Spark Streaming: stateless overlapping windows vs. keeping state

I think one of other drawbacks of third approach is that the RDDs are not received chronologically..considering running them on a cluster..

ongoingEventsStream.foreachRDD { /*accumulate state in casssandra*/ }

also what about check-pointing and driver node failure..In that case do u read the whole data again? curious to know how you wanna handle this?

I guess maybe mapwithstate is a better approach why you consider all these scenario..


Normally there is no right approach, each has tradeoffs. Therefore I'd add additional approach to the mix and will outline my take on their pros and cons. So you can decide which one is more suitable for you.

External state approach (approach #3)

You can accumulate state of the events in external storage. Cassandra is quite often used for that. You can handle final and ongoing events separately for example like below:

val stream = ...

val ongoingEventsStream = stream.filter(!isFinalEvent)
val finalEventsStream = stream.filter(isFinalEvent)
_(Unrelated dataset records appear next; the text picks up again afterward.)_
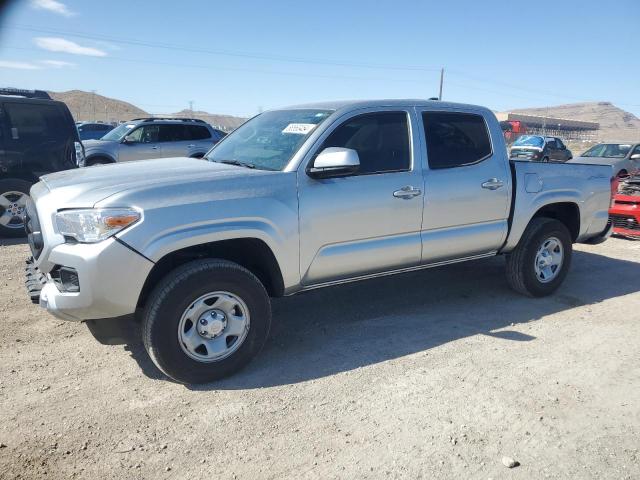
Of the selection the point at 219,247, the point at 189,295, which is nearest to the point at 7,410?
the point at 189,295

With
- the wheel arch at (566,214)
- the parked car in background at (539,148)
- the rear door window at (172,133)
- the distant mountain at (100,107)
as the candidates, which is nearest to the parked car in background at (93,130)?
the rear door window at (172,133)

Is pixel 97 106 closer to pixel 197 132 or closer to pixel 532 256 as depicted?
pixel 197 132

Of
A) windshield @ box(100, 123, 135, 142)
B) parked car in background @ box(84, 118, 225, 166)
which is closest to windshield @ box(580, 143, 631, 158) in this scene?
parked car in background @ box(84, 118, 225, 166)

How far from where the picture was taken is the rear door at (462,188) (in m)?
4.43

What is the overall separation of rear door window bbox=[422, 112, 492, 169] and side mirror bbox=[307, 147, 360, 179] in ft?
3.30

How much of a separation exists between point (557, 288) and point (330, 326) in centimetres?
271

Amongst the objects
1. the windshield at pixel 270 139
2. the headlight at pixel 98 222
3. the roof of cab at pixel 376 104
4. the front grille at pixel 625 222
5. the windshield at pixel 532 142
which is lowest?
the front grille at pixel 625 222

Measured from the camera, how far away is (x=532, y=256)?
17.1 feet

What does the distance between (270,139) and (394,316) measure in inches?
77.1

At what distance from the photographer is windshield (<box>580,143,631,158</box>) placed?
53.0ft

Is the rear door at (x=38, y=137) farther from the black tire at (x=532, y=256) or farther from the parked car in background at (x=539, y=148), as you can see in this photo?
the parked car in background at (x=539, y=148)

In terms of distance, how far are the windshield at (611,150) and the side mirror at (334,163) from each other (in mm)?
15362

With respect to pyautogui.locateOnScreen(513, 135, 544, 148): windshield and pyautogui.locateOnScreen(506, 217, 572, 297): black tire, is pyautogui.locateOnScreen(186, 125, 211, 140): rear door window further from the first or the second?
pyautogui.locateOnScreen(513, 135, 544, 148): windshield

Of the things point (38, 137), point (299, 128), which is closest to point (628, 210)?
point (299, 128)
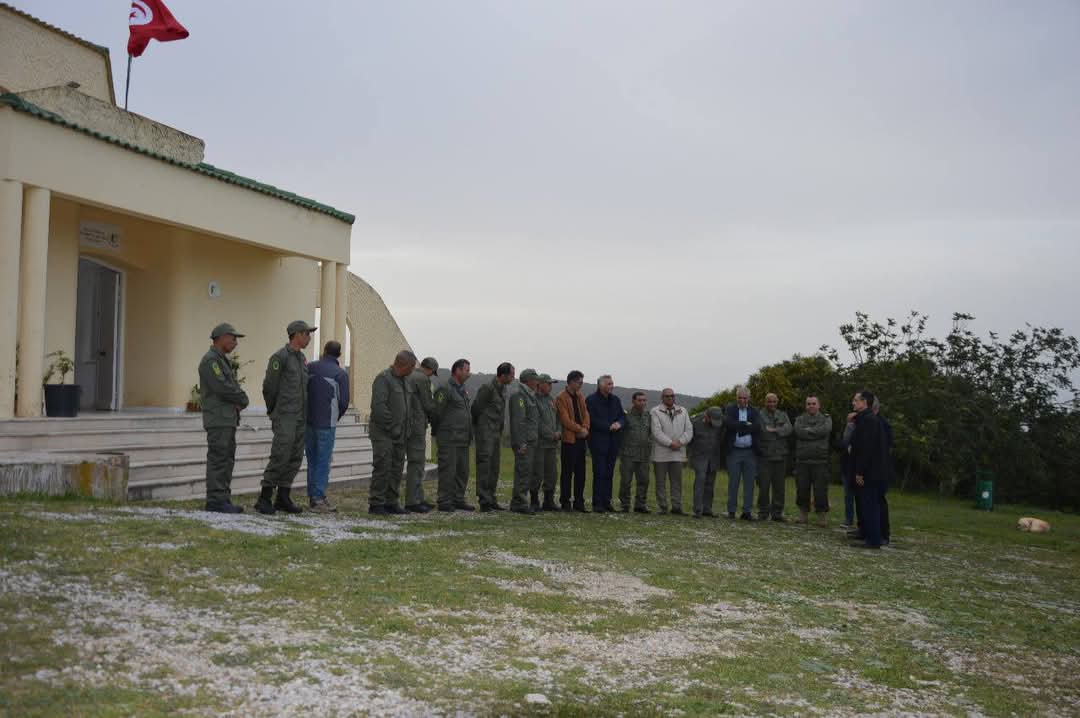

ongoingEventsStream.foreachRDD { /*accumulate state in casssandra*/ }
finalEventsStream.foreachRDD { /*finalize state in casssandra, move to final destination if needed*/ }

trackStateByKey approach (approach #1.1)

It might be potentially optimal solution for you as it removes drawbacks of updateStateByKey, but considering it is just got released as part of Spark 1.6 release, it could be risky as well (since for some reason it is not very advertised). You can use the link as starting point if you want to find out more

Pros/Cons

Approach #1 (updateStateByKey)

Pros

  • Easy to understand or explain (to rest of the team, newcomers, etc.) (subjective)
  • Storage: Better usage of memory stores only latest state of exercise
  • Storage: Will keep only ongoing exercises, and discard them as soon as they finish
  • Latency is limited only by performance of each micro-batch processing

Cons

  • Storage: If number of keys (concurrent exercises) is large it may not fit into memory of your cluster
  • Processing: It will run updateState function for each key within the state map, therefore if number of concurrent exercises is large - performance will suffer

Approach #2 (window)

While it is possible to achieve what you need with windows, it looks significantly less natural in your scenario.

Pros

  • Processing in some cases (depending on the data) might be more effective than updateStateByKey, due to updateStateByKey tendency to run update on every key even if there are no actual updates

Cons

  • "maximal possible exercise time" - this sounds like a huge risk - it could be pretty arbitrary duration based on a human behaviour. Some people might forget to "finish exercise". Also depends on kinds of exercise, but could range from seconds to hours, when you want lower latency for quick exercises while would have to keep latency as high as longest exercise potentially could exist
  • Feels like harder to explain to others on how it will work (subjective)
  • Storage: Will have to keep all data within the window frame, not only the latest one. Also will free the memory only when window will slide away from this time slot, not when exercise is actually finished. While it might be not a huge difference if you will keep only last two time slots - it will increase if you try to achieve more flexibility by sliding window more often.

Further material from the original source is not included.